Segment Start: SUPPLIED PASSAGE

From Alda et al [1].  Click for larger.

Instead, just look at the four unrooted networks above, inferred by a Baysian technique aptly called “Beast2.”  This figure was composed for a May 2019 draft of our manuscript, but ultimately split into four separate figures for publication [9].  Six colorful blobs have been marked in all four of the networks, as follows:

  • The green cluster contains the type population of L. truncatula and 102 other populations collected from Europe and South America.  Good, that’s clear.
  • The blue cluster contains the type population of L. humilis from New York, the type populations of the later-described modicella, obrussa, parva, and exigua, and 33 other fossarine populations from the United States and Canada.  These populations are united by shells bearing higher spires and more incised whorls, and by tricuspid first lateral teeth on their radula.  Super!  We're done with all that ancient Baker/Burch mess [10], finally.
  • The purple cluster contains the type populations of L. cousini, the more recently-described L. meridensis, and 35 other wide-apertured, sexually-reproducing populations of South America.  Fine, that’s clear as well.
  • The yellow cluster contains the type population of L. schirazensis and 84 other fossarine populations from Asia and The Americas.  That meaning of that result is not clear at all, and we will return to it next month.
  • The salmon-colored cluster contains the type population of L. cubensis, the more recently-described L. neotropica, and 114 other fossarine populations collected throughout the Americas.  The population of L. cubensis I collected here in the Charleston area is in that salmon blob, as well as a bunch collected from Florida, Louisiana, Texas and New Mexico.  Also included was one 16S sequence from Oklahoma labeled “Fossaria bulimoides” fished from Genbank [11] [20].  These Galba populations bear bicuspid first laterals (as far as is known) and shells with lower spires and more convex whorls.  Well, okay, but…
  • The fuchsia cluster contains the type population of L. viator from Argentina and 17 other South American populations.  And good grief.  That fuchsia cluster is contained entirely within the salmon-colored L. cubensis cluster in three of the four networks.

There is no difference of any sort – genetic, morphological, or ecological – between the populations of crappy-little amphibious lymnaeids that d’Orbigny described as Lymnoeus viator in 1835 and the populations of crappy-little amphibious lymnaeids that Pfeiffer described as Limnaea cubensis in 1839.  All have shells bearing more rounded whorls with less incised sutures and bicuspid first lateral teeth on the radula.  The minor ITS1 sequence distinction might simply reflect geography.  Our multiplex PCR results [6] are of no help because they assume the result.  Pili selected her primer mix to amplify bands on a population of nominal cubensis but not on a population of nominal viator.  So our multiplex PCR results cannot subsequently be used to test the hypothesis that cubensis and viator are distinct.

The biological species concept is voided here by asexual reproduction.  The morphological species concept would demand that Pfeiffer’s 1839 cubensis be synonymized under d’Orbigny’s 1835 viator, since the two taxa are indistinguishable.  And from the standpoint of service to humanity, which is a very unfamiliar point for me to stand, some medical and veterinary benefit might be gained by calling all those populations of crappy-little fascioliasis vectors the same thing, rather than two different things, implying that there might be some difference in the best way to control them, which there ain’t.

Segment End: SUPPLIED PASSAGE
Segment Start: INFORMATION PROVIDED

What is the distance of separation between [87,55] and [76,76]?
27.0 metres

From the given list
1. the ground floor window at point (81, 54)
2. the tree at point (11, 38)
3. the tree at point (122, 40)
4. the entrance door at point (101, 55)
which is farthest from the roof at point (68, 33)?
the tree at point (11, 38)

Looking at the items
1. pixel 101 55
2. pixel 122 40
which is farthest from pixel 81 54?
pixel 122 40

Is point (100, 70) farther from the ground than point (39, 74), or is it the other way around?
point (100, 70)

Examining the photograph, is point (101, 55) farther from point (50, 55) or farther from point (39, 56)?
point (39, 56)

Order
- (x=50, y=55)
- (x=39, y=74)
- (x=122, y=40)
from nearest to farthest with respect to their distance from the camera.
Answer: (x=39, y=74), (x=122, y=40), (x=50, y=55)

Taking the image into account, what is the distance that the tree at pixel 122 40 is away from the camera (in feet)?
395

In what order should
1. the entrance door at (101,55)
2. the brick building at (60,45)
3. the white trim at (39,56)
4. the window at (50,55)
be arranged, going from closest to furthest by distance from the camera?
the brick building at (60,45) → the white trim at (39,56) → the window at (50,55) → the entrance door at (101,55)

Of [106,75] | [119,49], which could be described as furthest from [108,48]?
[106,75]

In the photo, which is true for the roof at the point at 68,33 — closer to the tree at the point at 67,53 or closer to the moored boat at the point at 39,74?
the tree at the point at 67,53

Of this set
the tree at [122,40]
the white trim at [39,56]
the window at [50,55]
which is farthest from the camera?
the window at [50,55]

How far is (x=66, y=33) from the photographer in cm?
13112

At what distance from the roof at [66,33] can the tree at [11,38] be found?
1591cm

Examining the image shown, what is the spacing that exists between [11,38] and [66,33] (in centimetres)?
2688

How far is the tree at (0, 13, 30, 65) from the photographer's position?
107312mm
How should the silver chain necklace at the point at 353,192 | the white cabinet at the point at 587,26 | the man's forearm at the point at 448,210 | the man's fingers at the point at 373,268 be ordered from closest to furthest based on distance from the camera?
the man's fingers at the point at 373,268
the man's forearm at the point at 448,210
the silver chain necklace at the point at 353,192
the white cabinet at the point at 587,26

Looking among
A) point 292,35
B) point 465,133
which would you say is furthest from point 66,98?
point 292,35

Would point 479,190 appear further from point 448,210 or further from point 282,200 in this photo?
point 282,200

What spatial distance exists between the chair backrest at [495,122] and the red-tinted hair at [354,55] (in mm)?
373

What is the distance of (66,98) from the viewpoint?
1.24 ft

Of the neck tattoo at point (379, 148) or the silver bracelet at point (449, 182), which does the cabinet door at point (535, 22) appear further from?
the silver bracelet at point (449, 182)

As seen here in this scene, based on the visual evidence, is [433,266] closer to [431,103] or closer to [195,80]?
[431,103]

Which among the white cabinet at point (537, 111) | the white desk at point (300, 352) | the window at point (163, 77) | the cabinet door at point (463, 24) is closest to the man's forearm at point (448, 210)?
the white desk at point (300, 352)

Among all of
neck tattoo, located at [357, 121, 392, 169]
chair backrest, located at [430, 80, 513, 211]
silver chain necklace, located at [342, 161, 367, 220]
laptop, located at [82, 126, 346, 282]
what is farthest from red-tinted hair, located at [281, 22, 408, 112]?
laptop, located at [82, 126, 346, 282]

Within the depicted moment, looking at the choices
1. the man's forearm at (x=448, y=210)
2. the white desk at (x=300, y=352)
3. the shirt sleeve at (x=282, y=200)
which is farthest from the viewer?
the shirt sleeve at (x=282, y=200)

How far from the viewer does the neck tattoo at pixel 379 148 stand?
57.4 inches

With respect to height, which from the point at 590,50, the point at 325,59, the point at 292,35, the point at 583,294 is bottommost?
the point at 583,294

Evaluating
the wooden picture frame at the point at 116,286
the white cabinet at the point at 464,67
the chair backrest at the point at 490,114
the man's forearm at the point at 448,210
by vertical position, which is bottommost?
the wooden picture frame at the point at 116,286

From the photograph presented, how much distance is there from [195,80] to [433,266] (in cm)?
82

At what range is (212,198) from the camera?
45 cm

Segment End: INFORMATION PROVIDED
Segment Start: INFORMATION PROVIDED

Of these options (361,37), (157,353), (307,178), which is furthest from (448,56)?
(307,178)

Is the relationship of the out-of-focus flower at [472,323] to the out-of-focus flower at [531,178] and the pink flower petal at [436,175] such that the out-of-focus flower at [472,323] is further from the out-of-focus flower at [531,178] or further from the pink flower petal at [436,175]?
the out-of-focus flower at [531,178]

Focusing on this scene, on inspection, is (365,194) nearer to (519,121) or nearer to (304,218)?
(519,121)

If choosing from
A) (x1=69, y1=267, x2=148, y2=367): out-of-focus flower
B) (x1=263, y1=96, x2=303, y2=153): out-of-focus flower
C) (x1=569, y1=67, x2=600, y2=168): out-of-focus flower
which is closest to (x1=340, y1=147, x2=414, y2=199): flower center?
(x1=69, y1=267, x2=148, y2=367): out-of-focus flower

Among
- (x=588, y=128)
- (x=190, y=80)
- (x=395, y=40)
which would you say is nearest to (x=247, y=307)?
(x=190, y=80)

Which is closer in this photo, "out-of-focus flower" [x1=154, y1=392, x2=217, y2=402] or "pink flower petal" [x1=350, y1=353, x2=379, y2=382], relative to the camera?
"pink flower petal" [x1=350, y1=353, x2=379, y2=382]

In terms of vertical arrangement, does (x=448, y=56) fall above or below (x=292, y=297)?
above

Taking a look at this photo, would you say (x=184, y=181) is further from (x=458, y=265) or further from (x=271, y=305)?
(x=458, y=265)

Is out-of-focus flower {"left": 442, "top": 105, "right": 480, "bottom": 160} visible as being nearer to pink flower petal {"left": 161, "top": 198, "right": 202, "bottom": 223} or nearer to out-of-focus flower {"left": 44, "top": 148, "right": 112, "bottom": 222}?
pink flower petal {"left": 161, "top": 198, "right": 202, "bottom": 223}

Segment End: INFORMATION PROVIDED

- **EXERCISE REQUIREMENTS**:
1. Quote the passage on lymnaeid snail networks word for word, beginning at the words "From Alda et" and stopping after the words "Good, that’s clear.".
2. Continue the passage on lymnaeid snail networks, picking up after its final sentence.

- **RESPONSES TO THE TASKS**:
1.
From Alda et al [1].  Click for larger.

Instead, just look at the four unrooted networks above, inferred by a Baysian technique aptly called “Beast2.”  This figure was composed for a May 2019 draft of our manuscript, but ultimately split into four separate figures for publication [9].  Six colorful blobs have been marked in all four of the networks, as follows:

  • The green cluster contains the type population of L. truncatula and 102 other populations collected from Europe and South America.  Good, that’s clear.

2.
But darn it.  As I have pointed out on this blog at least a couple times a year for 20 years, the binomial system of nomenclature was not proposed to reflect biological, reproductive, or evolutionary relationships among organisms.  It was proposed for the cataloguing and retrieval of information, a sort-of Dewey Decimal system for critters.  And the first commandment in the Worldview of Information is, Thou Shalt Not Lose Information [12].  And large and important literatures are now indexed under both the names “cubensis” and “viator,” which science now calls us to unite, without losing information under either tab.

North American detail from Fig 2 of [1]

OK, I’m going rogue.  Or roguer than normal, anyway.  In Figure 2 of our MP&E paper (the Galba distribution maps, modified above) we referred to the entire cluster ranging from Carolina to Argentina as “cubensis/viator.”  Henceforth, therefore, the FWGNA Project will refer to crappy-little amphibious lymnaeids with bicuspid first laterals and less-incised shell whorls with the slash-name: “Lymnaea (Galba) cubensis/viator Pfeiffer 1839/d’Orbigny 1835” [12.5].  I am not aware of any law in the international code of zoological nomenclature explicitly prohibiting such an admittedly awkward/vivid Latinate amalgam, but if there is, the FWGNA don’t need no stinking badges [13].  Never have.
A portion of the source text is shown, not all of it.